Professor Colin Thomson, an academic leader in law and ethics from the Graduate School of Medicine, University of Wollongong, NSW, said patient-driven research would only gain credibility if its scientific design and ethical dimensions were subjected to independent review.

However, he said it was more likely that these types of websites would become recruitment mechanism for well designed projects like clinical trials.

Professor Enrico Coiera, director of the Centre for Health Informatics at the Australian Institute of Health Innovation, said another problem with this type of research included de-identification of data.

“It’s … not hard to take anonymous data and work out who it belongs to, especially if [research participants] live in a small town and have a rare disease or use an uncommon medication. There are proper ways to de-identify data but not all organisations are doing this”, he said.

Professor Coiera said that ultimately the collection of data online would transform modern medicine.

“The hope is that one day every patient will be in a clinical trial and that their experience will contribute to research”, he said. “This is real personalised medicine and I think it will be transformational, but that’s not say it hasn’t got its problems or that it will be easy.”

The PLoS Medicine article authors described how online initiatives could speed up scientific research by facilitating the recruitment of participants, which had particular relevance for rare diseases such as amyotrophic lateral sclerosis and Parkinson disease.

PatientsLikeMe includes a trial search tool linked to that allows patients to see which trials are recruiting.

The authors wrote that these sites, with their rich data collections and online opportunities for fast data updates, could quickly put new topics on the scientific agenda and question published observational studies and trials.

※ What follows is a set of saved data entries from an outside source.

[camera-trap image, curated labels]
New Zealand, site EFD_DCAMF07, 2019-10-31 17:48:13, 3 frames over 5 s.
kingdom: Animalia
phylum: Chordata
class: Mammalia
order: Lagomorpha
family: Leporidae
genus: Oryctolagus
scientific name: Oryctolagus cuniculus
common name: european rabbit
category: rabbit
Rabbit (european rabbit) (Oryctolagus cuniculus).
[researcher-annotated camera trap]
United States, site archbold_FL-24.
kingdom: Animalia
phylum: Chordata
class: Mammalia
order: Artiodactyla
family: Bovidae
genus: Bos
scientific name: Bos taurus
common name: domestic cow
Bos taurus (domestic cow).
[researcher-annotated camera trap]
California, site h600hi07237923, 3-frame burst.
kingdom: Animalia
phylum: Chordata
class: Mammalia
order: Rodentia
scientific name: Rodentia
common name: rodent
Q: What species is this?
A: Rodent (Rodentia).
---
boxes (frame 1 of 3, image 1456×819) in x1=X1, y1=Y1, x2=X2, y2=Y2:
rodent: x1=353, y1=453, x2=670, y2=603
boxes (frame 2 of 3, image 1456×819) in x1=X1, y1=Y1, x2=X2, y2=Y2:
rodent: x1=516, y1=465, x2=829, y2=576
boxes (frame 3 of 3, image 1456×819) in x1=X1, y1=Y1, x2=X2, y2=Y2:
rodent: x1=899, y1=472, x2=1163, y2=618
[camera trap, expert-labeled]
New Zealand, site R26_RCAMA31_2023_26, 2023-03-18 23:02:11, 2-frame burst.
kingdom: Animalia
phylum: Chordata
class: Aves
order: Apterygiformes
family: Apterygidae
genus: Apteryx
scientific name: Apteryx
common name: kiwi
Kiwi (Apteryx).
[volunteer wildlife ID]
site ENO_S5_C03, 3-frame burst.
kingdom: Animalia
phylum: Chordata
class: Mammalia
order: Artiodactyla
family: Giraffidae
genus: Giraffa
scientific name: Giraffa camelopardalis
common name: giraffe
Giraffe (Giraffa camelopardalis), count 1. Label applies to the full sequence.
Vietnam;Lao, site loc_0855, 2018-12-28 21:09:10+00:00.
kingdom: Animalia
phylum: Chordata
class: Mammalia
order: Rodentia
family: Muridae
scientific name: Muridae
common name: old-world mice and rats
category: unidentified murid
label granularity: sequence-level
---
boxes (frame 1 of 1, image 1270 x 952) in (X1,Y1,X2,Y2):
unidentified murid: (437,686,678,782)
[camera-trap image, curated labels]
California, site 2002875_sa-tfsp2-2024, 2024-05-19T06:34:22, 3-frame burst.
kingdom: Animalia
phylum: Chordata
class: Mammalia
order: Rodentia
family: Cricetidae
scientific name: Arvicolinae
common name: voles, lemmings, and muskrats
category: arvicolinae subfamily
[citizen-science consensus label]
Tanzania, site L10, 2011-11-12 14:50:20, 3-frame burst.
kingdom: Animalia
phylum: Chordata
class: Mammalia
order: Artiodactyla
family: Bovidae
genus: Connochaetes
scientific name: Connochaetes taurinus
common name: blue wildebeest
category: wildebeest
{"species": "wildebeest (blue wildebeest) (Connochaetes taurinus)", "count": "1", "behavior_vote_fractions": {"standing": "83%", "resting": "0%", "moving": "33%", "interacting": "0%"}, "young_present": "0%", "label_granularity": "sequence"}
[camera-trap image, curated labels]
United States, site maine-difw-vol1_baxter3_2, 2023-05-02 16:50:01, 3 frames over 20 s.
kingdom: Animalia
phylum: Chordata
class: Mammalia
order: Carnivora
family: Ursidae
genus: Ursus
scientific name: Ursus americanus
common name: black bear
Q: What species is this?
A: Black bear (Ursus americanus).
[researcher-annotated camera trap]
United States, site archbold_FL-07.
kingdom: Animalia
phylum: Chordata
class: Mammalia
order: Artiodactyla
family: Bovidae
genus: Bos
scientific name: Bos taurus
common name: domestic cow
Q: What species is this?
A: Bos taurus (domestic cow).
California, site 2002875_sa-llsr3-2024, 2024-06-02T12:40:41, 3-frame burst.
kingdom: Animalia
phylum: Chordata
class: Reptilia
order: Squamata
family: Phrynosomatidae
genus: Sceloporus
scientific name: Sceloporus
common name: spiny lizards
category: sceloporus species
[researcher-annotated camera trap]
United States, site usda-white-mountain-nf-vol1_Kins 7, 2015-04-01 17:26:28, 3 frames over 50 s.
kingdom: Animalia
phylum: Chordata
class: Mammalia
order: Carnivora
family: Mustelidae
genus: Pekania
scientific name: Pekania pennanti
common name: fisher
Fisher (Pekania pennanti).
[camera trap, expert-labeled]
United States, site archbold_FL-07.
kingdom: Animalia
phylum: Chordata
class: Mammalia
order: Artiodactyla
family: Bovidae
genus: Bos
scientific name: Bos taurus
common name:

For instance, they said within a week of the high-profile publication of a putative genetic predictor of longevity, 23andMe showed it did not replicate in their data. The authors of the longevity study then re-examined their study protocol and data analysis, and retracted their initial publication.

– Amanda Bryan

1. PLOS Med 2012; Online 23 October

Posted 29 October 2012

One thought on “Online data to “transform medicine”

  1. Richard says:

    I would have thought that maintaining/ensuring the various criteria for the various studies etc, could be incredibly difficult to manage and wide open to abuse and skew(er)ing.

    Unless, that is, they become incredibly and deeply intrusive on a wide scale. Not a good thing.